Supplied data:
◇ ◇ ◇ ◇ ◇ ◇ ◇

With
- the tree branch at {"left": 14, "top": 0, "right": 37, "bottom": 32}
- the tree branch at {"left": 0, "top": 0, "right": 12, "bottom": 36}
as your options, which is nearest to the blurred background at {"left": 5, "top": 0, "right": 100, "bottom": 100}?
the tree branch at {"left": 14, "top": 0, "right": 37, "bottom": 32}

◇ ◇ ◇ ◇ ◇ ◇ ◇

Problem to solve: Write out every line of the material as a numbered list, leaving out any blank lines.

Solution to this problem:
1. With
2. - the tree branch at {"left": 14, "top": 0, "right": 37, "bottom": 32}
3. - the tree branch at {"left": 0, "top": 0, "right": 12, "bottom": 36}
4. as your options, which is nearest to the blurred background at {"left": 5, "top": 0, "right": 100, "bottom": 100}?
5. the tree branch at {"left": 14, "top": 0, "right": 37, "bottom": 32}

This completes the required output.